Repeat every one of the records below word for word.
+--
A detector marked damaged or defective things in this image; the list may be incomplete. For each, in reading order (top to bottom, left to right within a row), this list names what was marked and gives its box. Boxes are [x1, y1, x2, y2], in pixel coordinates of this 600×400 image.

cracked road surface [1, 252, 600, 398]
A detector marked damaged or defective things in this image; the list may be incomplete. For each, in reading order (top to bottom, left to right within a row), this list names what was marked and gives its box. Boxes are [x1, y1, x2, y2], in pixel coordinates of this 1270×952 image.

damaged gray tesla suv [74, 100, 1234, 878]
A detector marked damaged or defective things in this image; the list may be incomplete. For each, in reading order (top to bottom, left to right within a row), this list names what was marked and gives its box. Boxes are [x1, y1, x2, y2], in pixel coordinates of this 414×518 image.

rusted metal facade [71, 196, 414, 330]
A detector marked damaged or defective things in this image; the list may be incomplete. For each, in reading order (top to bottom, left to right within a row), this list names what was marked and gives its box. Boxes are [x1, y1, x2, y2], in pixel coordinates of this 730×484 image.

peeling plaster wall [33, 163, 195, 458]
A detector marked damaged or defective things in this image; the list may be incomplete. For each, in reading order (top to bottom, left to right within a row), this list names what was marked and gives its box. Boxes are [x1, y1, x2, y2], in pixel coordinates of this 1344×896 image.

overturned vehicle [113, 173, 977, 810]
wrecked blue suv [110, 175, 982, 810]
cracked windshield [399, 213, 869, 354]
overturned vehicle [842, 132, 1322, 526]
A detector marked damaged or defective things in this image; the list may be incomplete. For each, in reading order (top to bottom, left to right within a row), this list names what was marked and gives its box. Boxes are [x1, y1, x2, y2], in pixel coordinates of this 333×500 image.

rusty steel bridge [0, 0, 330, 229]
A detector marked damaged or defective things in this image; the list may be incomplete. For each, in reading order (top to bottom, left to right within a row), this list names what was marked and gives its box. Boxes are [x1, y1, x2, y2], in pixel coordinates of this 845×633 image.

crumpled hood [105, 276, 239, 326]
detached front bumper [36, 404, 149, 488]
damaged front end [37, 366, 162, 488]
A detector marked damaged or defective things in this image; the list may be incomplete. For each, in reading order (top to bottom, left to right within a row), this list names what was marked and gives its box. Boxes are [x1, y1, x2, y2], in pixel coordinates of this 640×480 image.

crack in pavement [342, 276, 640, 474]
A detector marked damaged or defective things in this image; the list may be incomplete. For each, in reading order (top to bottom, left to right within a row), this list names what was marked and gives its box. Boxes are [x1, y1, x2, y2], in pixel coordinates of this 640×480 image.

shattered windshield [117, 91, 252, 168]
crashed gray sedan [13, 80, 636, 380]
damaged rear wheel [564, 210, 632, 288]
+--
*THE RESPONSE*:
A detector marked damaged or defective things in this image; the list may be incomplete. For each, in reading order (top to bottom, left to right within a row), this list names what was marked and gives its box. Boxes are [x1, y1, x2, y2], in pixel coordinates of this 600×400 image.

cracked road surface [1, 252, 600, 398]
A detector marked damaged or defective things in this image; the list may be incomplete. For each, in reading order (top to bottom, left to right within a row), this list names what was marked and gives its box. Boxes are [x1, y1, x2, y2], in pixel coordinates of this 1270×952 image.

damaged gray tesla suv [74, 100, 1234, 878]
A detector marked damaged or defective things in this image; the list may be incomplete. For each, in reading order (top to bottom, left to right within a row), this list names what was marked and gives its box. Boxes are [x1, y1, x2, y2], in pixel coordinates of this 414×518 image.

rusted metal facade [71, 196, 414, 330]
A detector marked damaged or defective things in this image; the list may be incomplete. For each, in reading order (top to bottom, left to right within a row), this list names what was marked and gives its box. Boxes are [x1, y1, x2, y2], in pixel coordinates of this 730×484 image.

peeling plaster wall [33, 163, 195, 458]
A detector marked damaged or defective things in this image; the list may be incomplete. For each, in reading order (top to bottom, left to right within a row), this list names what was marked and gives its box. Boxes are [x1, y1, x2, y2], in pixel coordinates of this 1344×896 image.

overturned vehicle [113, 173, 977, 810]
wrecked blue suv [110, 175, 982, 810]
cracked windshield [399, 213, 869, 354]
overturned vehicle [842, 132, 1322, 526]
A detector marked damaged or defective things in this image; the list may be incomplete. For each, in reading order (top to bottom, left to right within a row), this list names what was marked and gives its box. Boxes are [x1, y1, x2, y2], in pixel coordinates of this 333×500 image.

rusty steel bridge [0, 0, 330, 229]
A detector marked damaged or defective things in this image; the list may be incomplete. For each, in reading order (top to bottom, left to right within a row), this list names what was marked and gives its box. Boxes are [x1, y1, x2, y2], in pixel coordinates of this 845×633 image.

crumpled hood [105, 276, 239, 326]
detached front bumper [36, 404, 149, 488]
damaged front end [37, 366, 162, 488]
A detector marked damaged or defective things in this image; the list may be incomplete. For each, in reading order (top to bottom, left to right within a row), this list names what was marked and gives its box. Boxes are [x1, y1, x2, y2], in pixel coordinates of this 640×480 image.

crack in pavement [342, 276, 640, 474]
A detector marked damaged or defective things in this image; the list may be incomplete. For each, in reading order (top to bottom, left to right within a row), this list names what was marked and gives its box. Boxes are [x1, y1, x2, y2], in pixel coordinates of this 640×480 image.

shattered windshield [117, 91, 252, 168]
crashed gray sedan [13, 80, 636, 380]
damaged rear wheel [564, 210, 632, 288]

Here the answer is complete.